==== Excerpted records ====

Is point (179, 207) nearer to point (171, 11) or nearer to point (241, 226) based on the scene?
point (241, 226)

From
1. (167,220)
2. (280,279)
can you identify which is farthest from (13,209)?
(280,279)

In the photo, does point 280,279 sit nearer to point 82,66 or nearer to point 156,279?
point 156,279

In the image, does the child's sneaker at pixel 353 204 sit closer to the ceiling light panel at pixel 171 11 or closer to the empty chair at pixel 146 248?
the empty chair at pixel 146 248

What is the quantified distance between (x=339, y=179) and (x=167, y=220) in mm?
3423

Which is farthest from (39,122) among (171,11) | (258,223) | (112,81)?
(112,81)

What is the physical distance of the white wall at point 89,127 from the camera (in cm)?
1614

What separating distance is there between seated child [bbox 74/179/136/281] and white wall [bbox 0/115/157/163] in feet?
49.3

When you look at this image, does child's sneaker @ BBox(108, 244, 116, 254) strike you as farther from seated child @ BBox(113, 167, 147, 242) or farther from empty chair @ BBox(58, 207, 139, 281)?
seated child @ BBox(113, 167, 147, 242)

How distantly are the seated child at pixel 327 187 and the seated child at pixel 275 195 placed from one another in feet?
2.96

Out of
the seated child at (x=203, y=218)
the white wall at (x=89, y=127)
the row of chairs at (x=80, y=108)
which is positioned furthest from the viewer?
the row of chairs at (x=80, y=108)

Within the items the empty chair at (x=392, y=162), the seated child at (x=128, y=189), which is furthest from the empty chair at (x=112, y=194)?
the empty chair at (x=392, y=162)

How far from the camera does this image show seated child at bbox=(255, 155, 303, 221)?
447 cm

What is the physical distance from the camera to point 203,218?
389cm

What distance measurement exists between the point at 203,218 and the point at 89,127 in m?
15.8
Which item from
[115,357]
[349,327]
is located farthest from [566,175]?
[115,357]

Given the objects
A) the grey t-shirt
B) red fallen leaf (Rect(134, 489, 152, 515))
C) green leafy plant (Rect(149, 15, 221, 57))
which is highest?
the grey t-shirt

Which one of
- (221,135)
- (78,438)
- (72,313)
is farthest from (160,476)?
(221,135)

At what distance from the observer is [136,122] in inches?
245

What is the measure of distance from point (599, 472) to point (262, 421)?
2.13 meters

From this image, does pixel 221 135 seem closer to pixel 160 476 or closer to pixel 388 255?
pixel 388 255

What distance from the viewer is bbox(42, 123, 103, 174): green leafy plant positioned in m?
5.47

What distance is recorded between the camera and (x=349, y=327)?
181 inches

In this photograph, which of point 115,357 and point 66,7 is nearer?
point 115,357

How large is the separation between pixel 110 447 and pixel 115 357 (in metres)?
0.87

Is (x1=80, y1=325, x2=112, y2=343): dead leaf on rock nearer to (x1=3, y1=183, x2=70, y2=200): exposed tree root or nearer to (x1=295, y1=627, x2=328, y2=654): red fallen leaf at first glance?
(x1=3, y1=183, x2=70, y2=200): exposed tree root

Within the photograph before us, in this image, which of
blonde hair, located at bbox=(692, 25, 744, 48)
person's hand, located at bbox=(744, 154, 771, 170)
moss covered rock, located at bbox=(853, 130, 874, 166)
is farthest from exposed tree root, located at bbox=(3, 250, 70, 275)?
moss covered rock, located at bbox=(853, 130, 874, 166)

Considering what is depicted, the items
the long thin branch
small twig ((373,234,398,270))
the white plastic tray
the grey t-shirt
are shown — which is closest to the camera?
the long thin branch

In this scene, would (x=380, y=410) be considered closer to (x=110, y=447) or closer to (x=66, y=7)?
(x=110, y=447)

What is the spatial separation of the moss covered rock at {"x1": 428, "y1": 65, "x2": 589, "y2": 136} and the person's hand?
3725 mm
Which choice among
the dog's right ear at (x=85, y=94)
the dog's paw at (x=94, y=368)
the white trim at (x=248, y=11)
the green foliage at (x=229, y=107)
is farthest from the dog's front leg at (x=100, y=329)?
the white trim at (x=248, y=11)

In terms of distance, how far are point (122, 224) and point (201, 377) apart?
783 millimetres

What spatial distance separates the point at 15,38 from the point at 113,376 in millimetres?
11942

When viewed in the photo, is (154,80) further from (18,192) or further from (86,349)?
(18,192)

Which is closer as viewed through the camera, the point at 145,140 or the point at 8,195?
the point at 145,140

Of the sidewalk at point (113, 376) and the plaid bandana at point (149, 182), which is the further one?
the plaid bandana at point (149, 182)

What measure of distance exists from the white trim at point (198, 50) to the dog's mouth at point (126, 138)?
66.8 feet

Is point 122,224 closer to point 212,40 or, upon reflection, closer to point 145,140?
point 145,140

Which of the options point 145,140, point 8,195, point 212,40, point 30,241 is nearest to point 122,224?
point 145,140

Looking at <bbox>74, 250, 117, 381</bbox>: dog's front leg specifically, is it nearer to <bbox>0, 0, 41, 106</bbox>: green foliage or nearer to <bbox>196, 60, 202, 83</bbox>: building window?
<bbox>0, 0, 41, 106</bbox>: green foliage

====

### Problem requirements
Rewrite everything from the line containing "Looking at <bbox>74, 250, 117, 381</bbox>: dog's" down to the last of the lines, swapping "front leg" for "hind leg" and leaving all else unchanged.

### Answer for the task
Looking at <bbox>74, 250, 117, 381</bbox>: dog's hind leg specifically, is it nearer to <bbox>0, 0, 41, 106</bbox>: green foliage or nearer to <bbox>196, 60, 202, 83</bbox>: building window?
<bbox>0, 0, 41, 106</bbox>: green foliage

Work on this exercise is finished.